Waking Up

on the riverwalk

It’s been really hard to shake the feeling that I’ve just woken up from a really long sleep. That’s because these recent weeks seem so dreamlike, so unreal, or perhaps, even surreal.

Just about eleven weeks ago to the day, I got word that a company that hires civilian contractors for the US military was interested in employing me to do educational work of an intercultural sort. This news came suddenly, while I was visiting my sick grandmother in West Texas. The job offer came with one stipulation—that my wife and I relocate to San Antonio, Texas, within a matter of days.

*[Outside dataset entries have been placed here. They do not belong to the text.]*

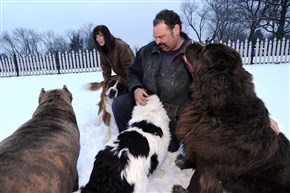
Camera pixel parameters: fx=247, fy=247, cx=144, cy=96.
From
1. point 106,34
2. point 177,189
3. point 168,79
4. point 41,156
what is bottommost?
point 177,189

So we packed up, quickly. We were only able to take with us the few things we could fit into our Subaru. I managed to get online and was able to reserve a room in a place called Studio 6 Extended Stay—an old Motel 6 facility that had decked out a number of its rooms with kitchens and cooking utensils.

We moved into the place, bought groceries to fill up our fridge. The following day, I started one of the most intense orientation and training programs—along with seven other trainees—ever devised by human beings. I arrived at my new workplace a few minutes after 6 a.m. each morning. Our days were filled with “briefings” and then we did all sorts of practice teaching that was observed by a large number of people who wrote up reports on what they’d seen us do. We were like lab rats sent running through mazes in search of chunks of cheese. Not all of us passed these early tests. It was boot camp for teachers and some of us were let go before the real work even got started.

I find it incredibly hard to believe that it’s been a touch less than three months since we arrived in San Antonio. In some ways, it seems like a year or more has gone by. In other ways, it seems like mere days.

I’ve been mostly exhausted since all this got started. Finally, though, I’m beginning to catch my breath. I’ve even started to wake up from this dream-state I’ve been in. I’ve mostly been in survival mode, just doing those basic things that each day required of me, but now I’m beginning to think about writing. The old creative juices are beginning to flow again. This means more blogging—of a regular sort—is in the offing.

The photo I’ve included, at the outset of this piece, is a nice one and full of symbolism. It was one of the earliest ones I took in San Antonio—on one of our visits to the city’s famed Riverwalk, downtown. In it, Azza and I have just stepped across a threshold and a dome-shaped ceiling can be seen overhead. Behind us is a wall, a waterfall, and the past. We are wearing shades as we are looking forward, toward the camera, into a bright future. We are smiling and wearing expressions of expectation. Something about us in the photo suggests that we are travelers or explorers, embarking on a sojourn that will provide plenty of wonderful surprises.